European Journal of Cardio-Thoracic Surgery Advance Access published April 12, 2015
EDITORIAL COMMENT
European Journal of Cardio-Thoracic Surgery (2015) 1–2 doi:10.1093/ejcts/ezv130
Unilateral lung injury after minimally invasive cardiac surgery: more questions than answers Cornelius Keyla,* and Matthias Siepeb a b
Department of Anesthesiology, Heart Center Freiburg University, Bad Krozingen, Germany Department of Cardiovascular Surgery, Heart Center Freiburg University, Bad Krozingen, Germany
* Corresponding author. Department of Anesthesiology, Heart Center Freiburg University, Suedring 15, 79189 Bad Krozingen, Germany. Tel: +49-7633-402-2650; fax: +49-7633-402-2659; e-mail: [email protected] (C. Keyl).

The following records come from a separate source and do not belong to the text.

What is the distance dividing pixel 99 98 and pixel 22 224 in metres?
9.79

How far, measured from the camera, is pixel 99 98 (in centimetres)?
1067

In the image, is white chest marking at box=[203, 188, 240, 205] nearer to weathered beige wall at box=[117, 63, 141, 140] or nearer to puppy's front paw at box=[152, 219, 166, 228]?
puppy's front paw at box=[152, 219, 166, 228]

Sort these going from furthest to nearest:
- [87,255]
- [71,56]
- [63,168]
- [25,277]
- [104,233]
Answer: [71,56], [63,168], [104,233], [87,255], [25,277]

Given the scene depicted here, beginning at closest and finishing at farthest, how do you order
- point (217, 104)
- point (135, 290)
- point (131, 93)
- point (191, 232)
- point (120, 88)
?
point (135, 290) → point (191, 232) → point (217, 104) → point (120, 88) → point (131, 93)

Keywords: Pulmonary oedema • Minimally invasive cardiac surgery • Cardiopulmonary bypass • Valve surgery
Pulmonary dysfunction has been a much-noticed postoperative complication since the early days of cardiac surgery. The increasing popularity of minimally invasive cardiac surgery (MICS) has again attracted attention to the interaction between the cardiac surgical procedure and the lung. Recently, several authors reported on patient cohorts who developed unilateral lung injury after MICS, requiring extracorporeal circulation and unilateral lung collapse [1–3]. The frequency of unilateral lung injury, which manifests clinically as lung oedema, was reported to be between 2.1 and 25%. The varying incidence may be due to different diagnostic criteria, as well as to differences in patient cohorts and perioperative management. Obviously, there is a similarity between unilateral lung injury after MICS and re-expansion pulmonary oedema. Lung collapse has been shown to be associated with the sequestration of polymorphonuclear leucocytes. Respiratory burst and inflammatory activity are triggered when oxygen is supplied during re-expansion (and concomitant reperfusion) of the lung [4]. One may hypothesize that this inflammatory response is enhanced by multiple factors during cardiac surgery. The authors of the above-mentioned studies tried to identify factors that were associated with the development of unilateral lung injury after MICS. However, the rare occurrence of this event, especially in the work of Irisawa et al. [1], is a limiting factor with respect to the validity of the results of multivariate analysis. Although it is beyond the scope of this comment to discuss the various conditions, that might be involved in the development of unilateral lung injury after MICS, some aspects should be mentioned. The inflammatory response to re-expansion and reperfusion may be aggravated by the generalized inflammatory response generated by cardiopulmonary bypass. This mechanism may explain the association between prolonged cardiopulmonary bypass time (including prolonged lung collapse) and unilateral lung injury [1, 2]. In addition, ischaemia of the lung might be worsened by the restriction of bronchial artery blood flow during extracorporeal circulation [5]. Mechanical factors may promote the formation of lung oedema: an increase in pulmonary capillary pressure generates an increase in fluid flux into the interstitium of the lung in the presence of increased microvascular permeability [6].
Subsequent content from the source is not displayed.